Look carefully then how you walk, not as unwise but as wise, making the best use of time, because the days are evil. Therefore do not be foolish, but understand what the will of the Lord is.
The Sunday between Christmas and New Year’s, my pastor preached to us from Ephesians 5 and challenged us to make the most of 2020. His first point from the text was to make the most of the time we have. It resonated with me. The struggle with priorities and time really comes down to figuring out how to live as God would have me to. I know that God wants me to invest in people and relationships, and this does not come naturally or easily for me. There is a reason that the Scriptures instruct that love is the most important virtue and greatest command for the believer (1 Cor. 13, 1 John 4). We are called to demonstrate God’s love to others. Some of this can be done in the course of everyday life and work. But there is much more that requires me to set aside time and to dedicate my attention to the needs of someone else.
Not too long ago, I had to figure out how to tighten up my time budget so that I could prepare for both a professional exam and a move that were happening the same week. I think the more I work on time management, the more ambitious I become. I am more concerned than ever about following through, even on the little things. I want to be more intentional when it comes to giving time to the people in my life. I do fairly well at following through on things for my sponsor children, but what about my nephews, who have always been so dear to me? One is writing a novel, and I never seem to find the time to read it. I know better than anyone how much it hurts when people say they will read your writing, and then don’t follow through. And my sister has projects that she wants my help with, yet each weekend those always come second to finishing my blog.
So teach us to number our days
that we may get a heart of wisdom.
Satisfy us in the morning with your steadfast love,
that we may rejoice and be glad all our days.
Make us glad for as many days as you have afflicted us,
and for as many years as we have seen evil.
Psalms 90:12, 14-15
I want to figure out how to capture the bits of time that I am wasting. Extra time is there, somewhere, in between other things I am doing. Even when I have to-do lists, and I love a list almost as much as I love crossing things off from it, there are always items that get prioritized last, and never seem to get done. I settle for completing eighty or ninety percent of my list because I run out of time in the day. Those things which are most necessary to my own life and comfort get done first. I don’t mean leisure activities, but the daily maintenance of my first-world lifestyle. Something needs to give in my schedule so that I can do the many things that I want to do, not just for myself, but for others. I think I need to change my priorities.

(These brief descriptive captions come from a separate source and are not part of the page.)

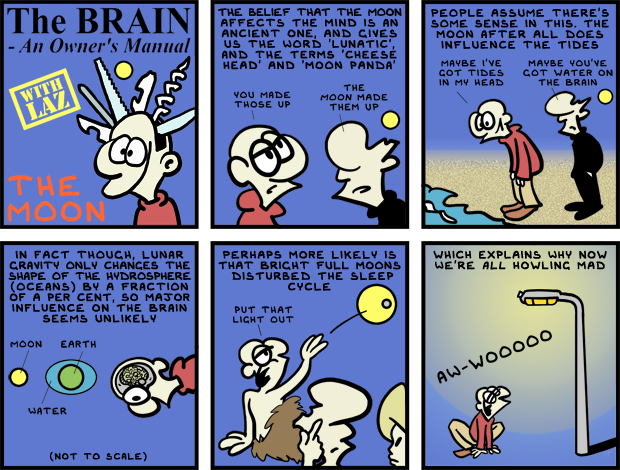 The Brain, An Owner's Manual - The Moon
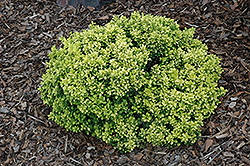 Golden Nugget Japanese Barberry (Berberis thunbergii 'Golden Nugget') at Sargent's Gardens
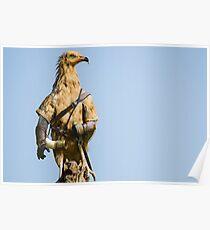 Egyptian Vulture Boromir Poster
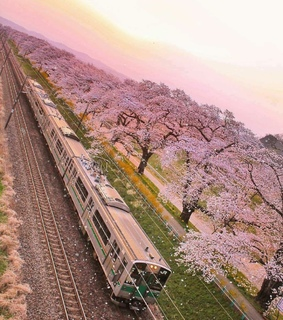 pinky, travel and beautiful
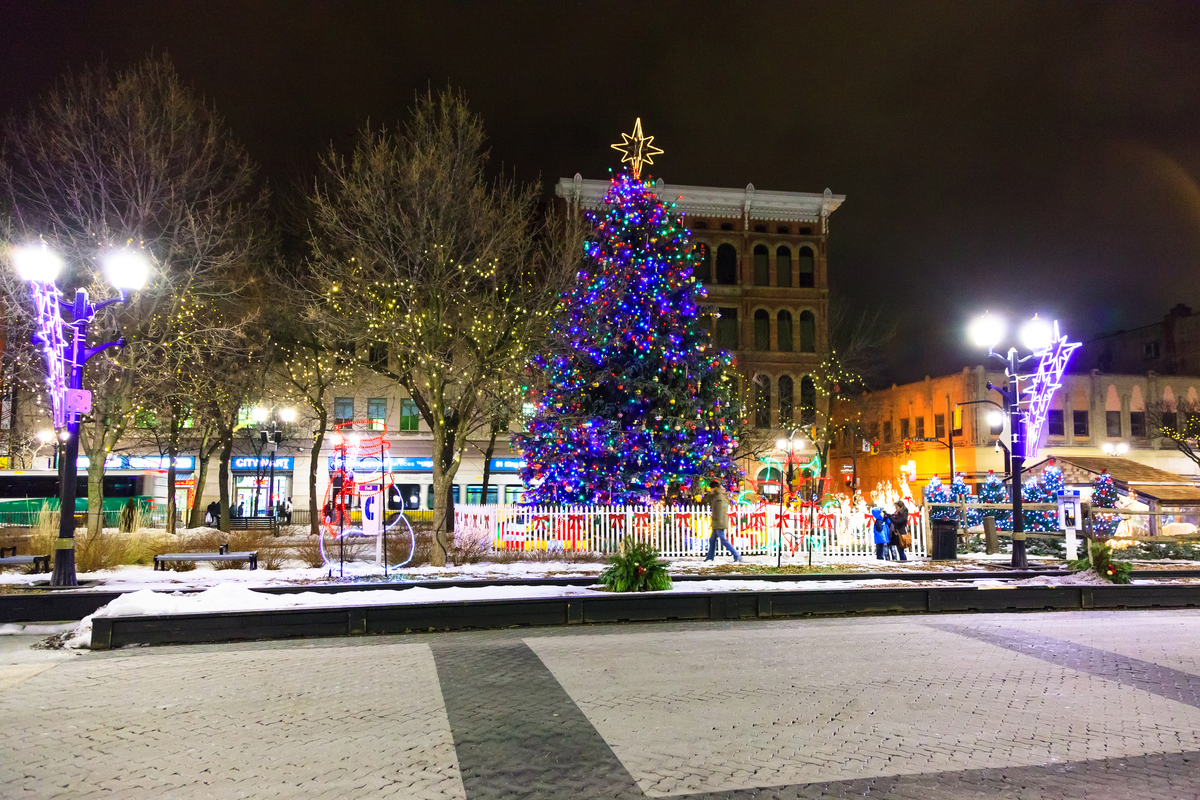 Christmas Tree of Hope and Lighting at Gore Park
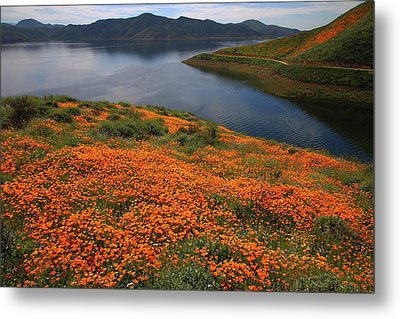 Orange Poppy Fields At Diamond Lake In California Metal Print by Jetson Nguyen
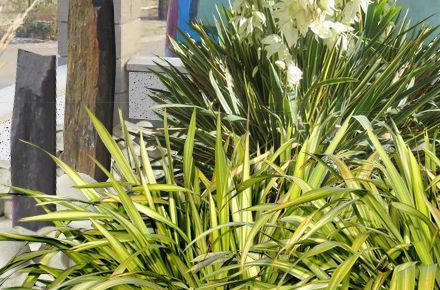 yucca gloriosa culture taille bouture. Black Bedroom Furniture Sets. Home Design Ideas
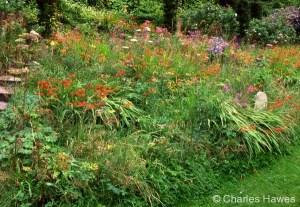 Veddw - South Garden - Wild Garden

I suspect that I sound like a broken record, but I feel strongly that if I am not growing, I will be regressing. And I don’t want to settle for whatever I perceive to be the average Christian life. I want to be an extraordinary servant of God; I don’t want to hold back anything that I have to give. I don’t want to let the Devil lull me into a lukewarm slumber of complacency. So I am going to push myself to manage my time a little better. I am going to identify where time is wasted so that I can reclaim it “because the days are evil.”